Teleworking disappears due to “corporate force majeure”
The Ministry has also eliminated the following article, which established the preference for teleworking over the suspension and reduction of working hours in the event of “corporate force majeure”. For example, in a pandemic like the current one. In the initial proposal, companies were obliged to implement teleworking whenever possible and before resorting to a total or partial ERTE. In the current draft, this duty disappears.
Teleworking will only be flexible if agreed with the company
The first draft recognized the right of workers to flexible hours and allowed them to alter their hours, as long as they complied with working time and “mandatory availability” times. The current draft recognizes this right “in terms of the agreement” and collective bargaining. The “agreement” is the one signed by the company and the worker before starting to telework. That is, it will only be possible to make flexible hours when it is agreed with the company, and not by default.
“Employers have been very blunt from the beginning that workers cannot choose their schedules,” they explain from UGT. “We gave margin to collective bargaining.”

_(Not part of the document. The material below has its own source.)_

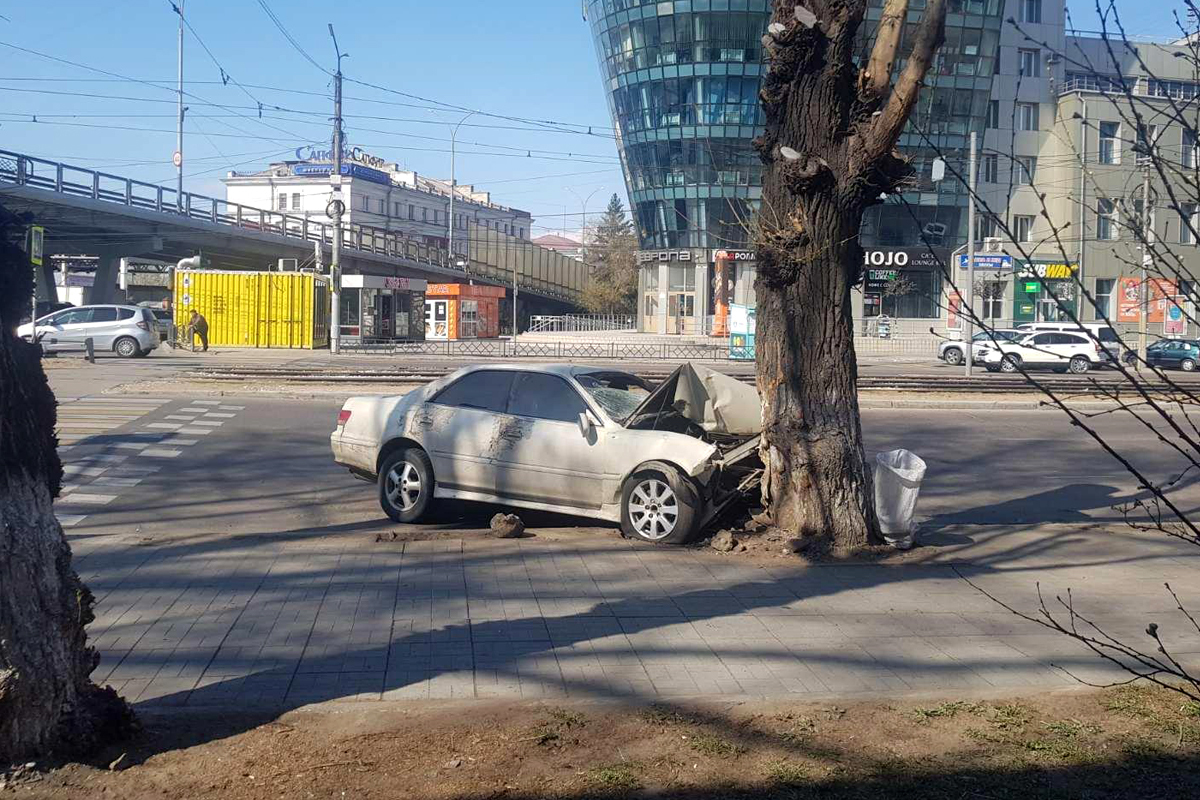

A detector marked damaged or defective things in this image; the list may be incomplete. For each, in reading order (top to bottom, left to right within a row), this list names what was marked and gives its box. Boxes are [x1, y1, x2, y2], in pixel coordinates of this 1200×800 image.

shattered windshield [576, 371, 652, 422]
crumpled hood [628, 364, 758, 438]
crashed car [331, 362, 758, 544]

The next meeting, in September
After the meeting at the end of July, Work agreed to send a new text and call the next meeting in September. From the UGT they are optimistic with the development of the preliminary draft and focus on issues such as cybersecurity (little developed in the last draft) and the application on the administration’s labor personnel (as it is written now, the law would not apply about them).
Once the draft is completed, it will have to go through the parliamentary process. “Seeing the positions, an agreement can be reached”, they conclude from the union. “If the CEOE is happy with the latest draft, you can imagine that we are not too happy. It is a little more on their side, but by changing certain issues it can be rebalanced.”